- INSTRUCTIONS TO FOLLOW -
Output the lines from the one holding "Frames in the" to the end of the entries that follow, exactly and only those, minus any pictures.

- SUPPLIED DATA -
=== Begin Enclosure ===
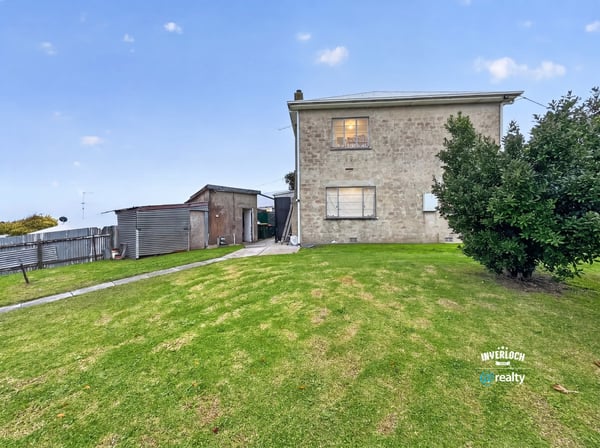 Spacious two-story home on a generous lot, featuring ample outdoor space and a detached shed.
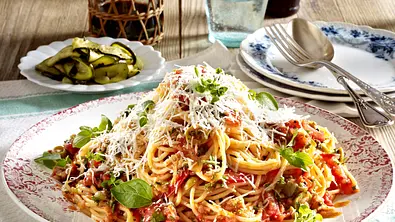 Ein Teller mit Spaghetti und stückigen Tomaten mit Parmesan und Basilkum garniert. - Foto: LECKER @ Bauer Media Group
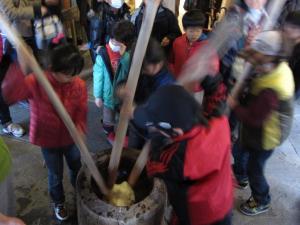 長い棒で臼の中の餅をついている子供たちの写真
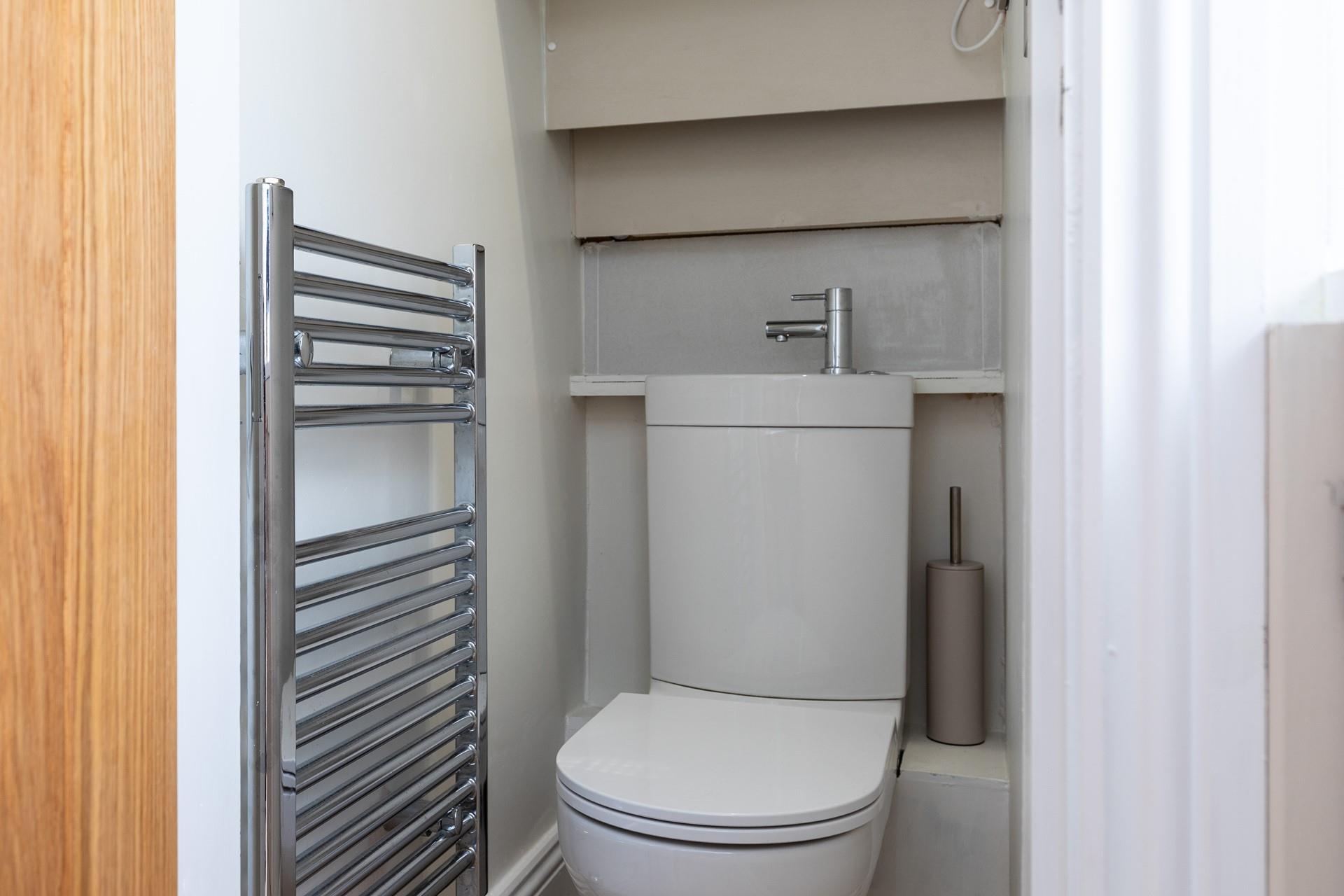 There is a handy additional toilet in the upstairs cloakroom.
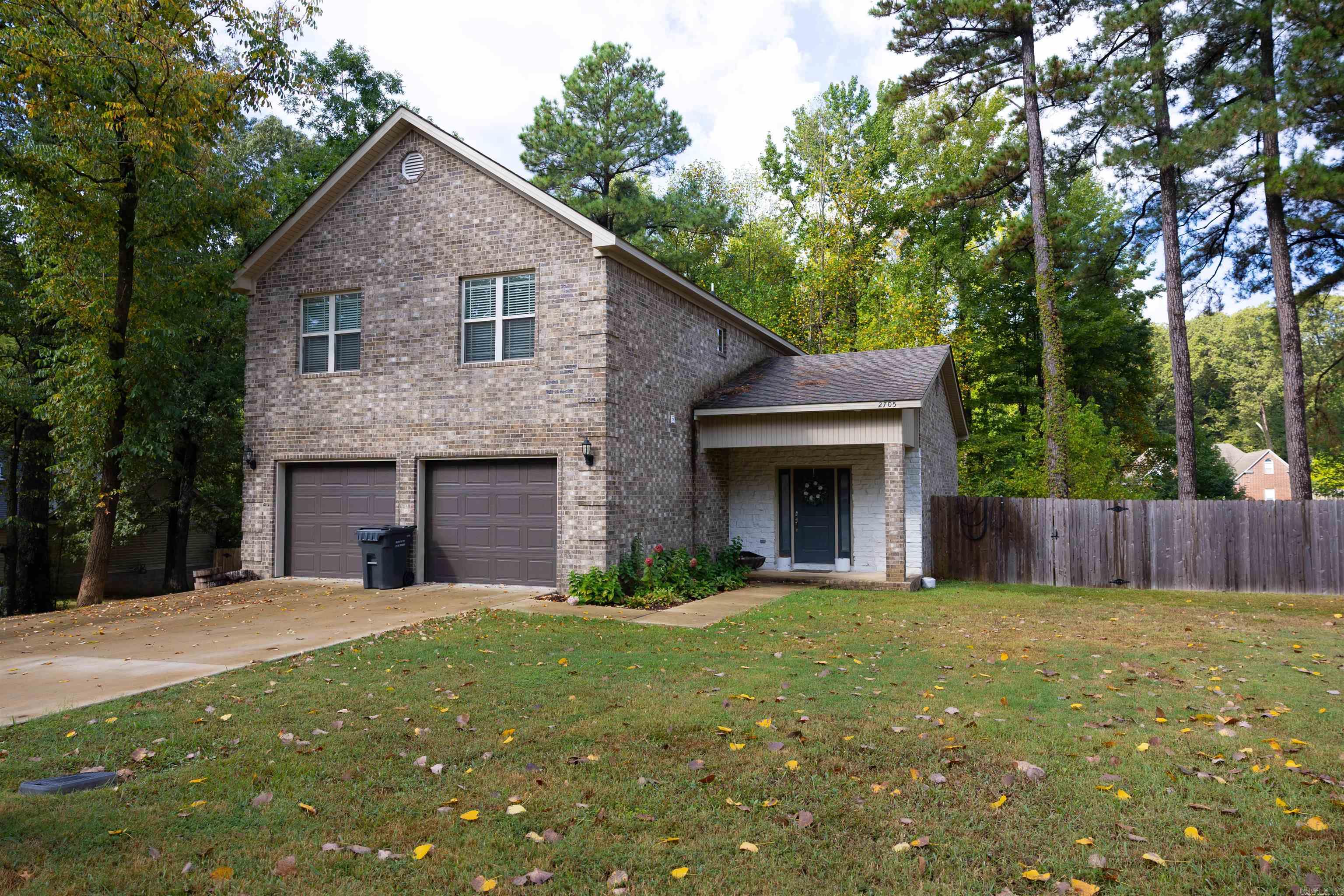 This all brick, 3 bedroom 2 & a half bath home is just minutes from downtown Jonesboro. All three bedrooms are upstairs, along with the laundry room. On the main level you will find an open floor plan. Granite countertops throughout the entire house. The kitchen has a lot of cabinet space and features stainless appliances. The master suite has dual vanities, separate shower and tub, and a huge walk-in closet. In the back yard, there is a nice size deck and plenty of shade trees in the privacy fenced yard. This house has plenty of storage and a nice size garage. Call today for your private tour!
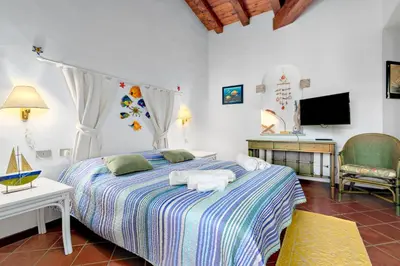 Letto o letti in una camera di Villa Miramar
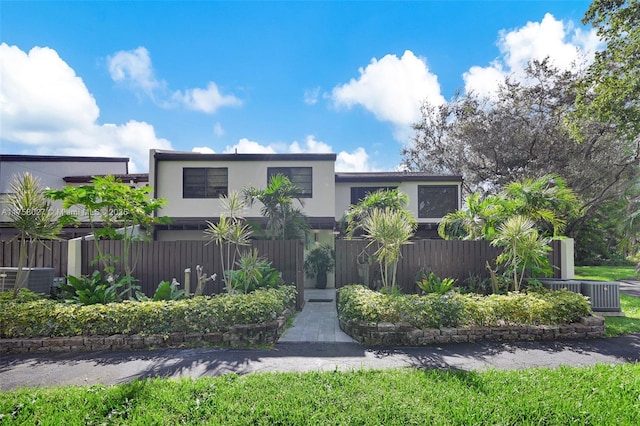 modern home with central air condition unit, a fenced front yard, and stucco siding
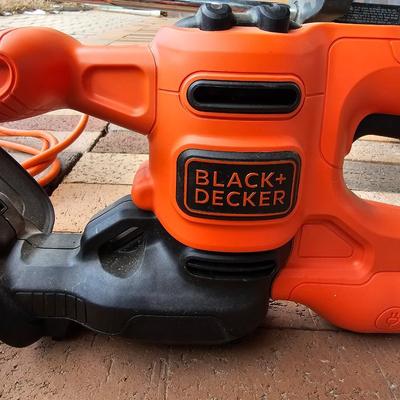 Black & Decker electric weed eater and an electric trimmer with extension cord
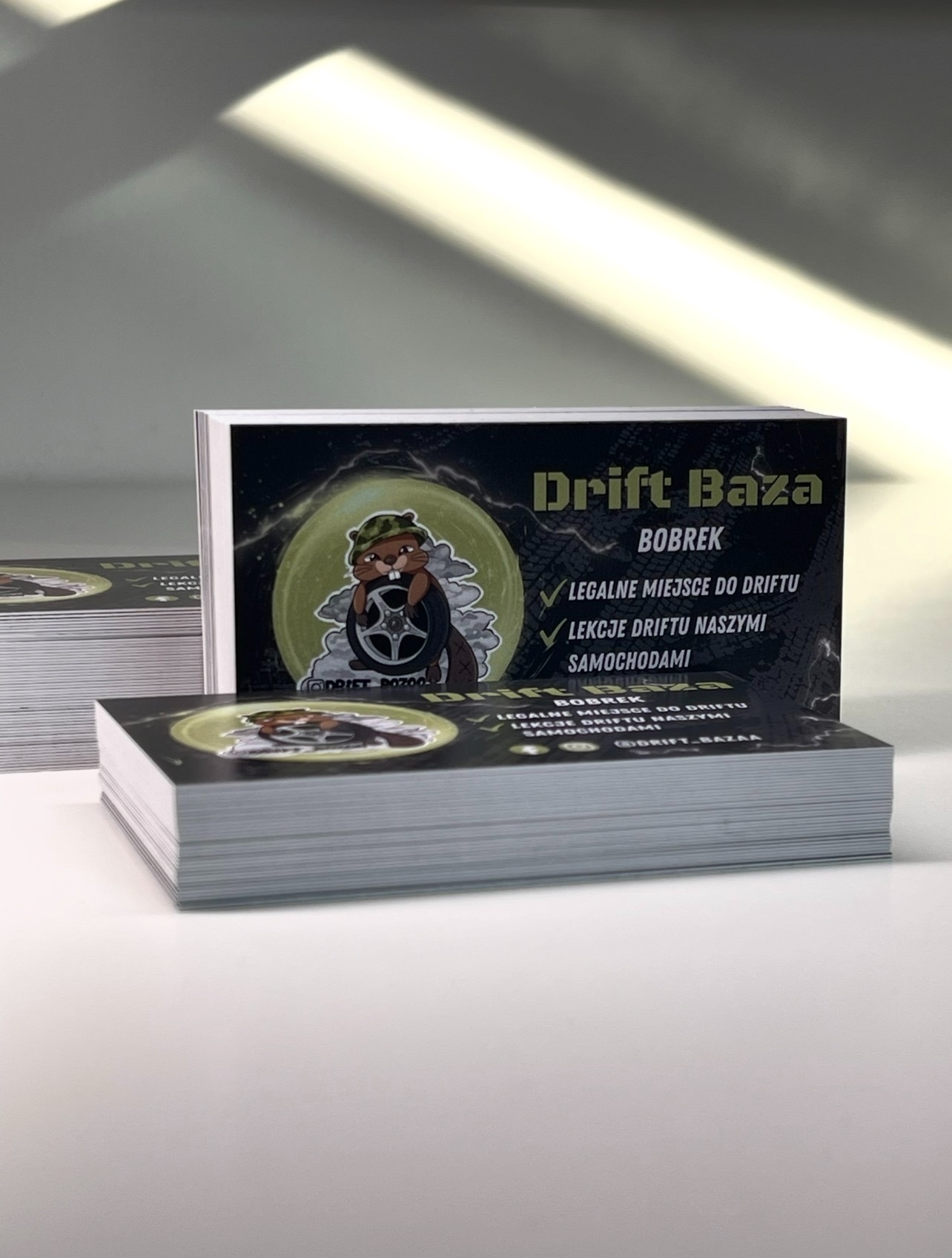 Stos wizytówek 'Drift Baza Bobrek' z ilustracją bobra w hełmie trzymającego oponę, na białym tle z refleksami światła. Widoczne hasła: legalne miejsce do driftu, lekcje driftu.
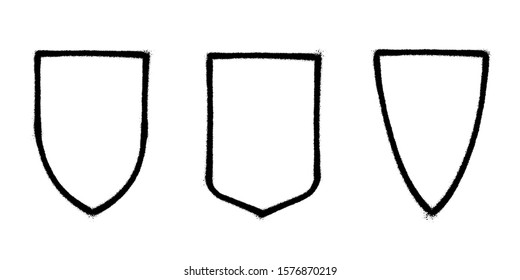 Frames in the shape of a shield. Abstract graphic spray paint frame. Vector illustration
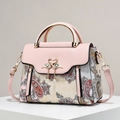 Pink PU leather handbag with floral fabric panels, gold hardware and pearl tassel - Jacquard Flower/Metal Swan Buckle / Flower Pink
=== End Enclosure ===
- RESULT FOR THIS EXERCISE -
 Frames in the shape of a shield. Abstract graphic spray paint frame. Vector illustration
 Pink PU leather handbag with floral fabric panels, gold hardware and pearl tassel - Jacquard Flower/Metal Swan Buckle / Flower Pink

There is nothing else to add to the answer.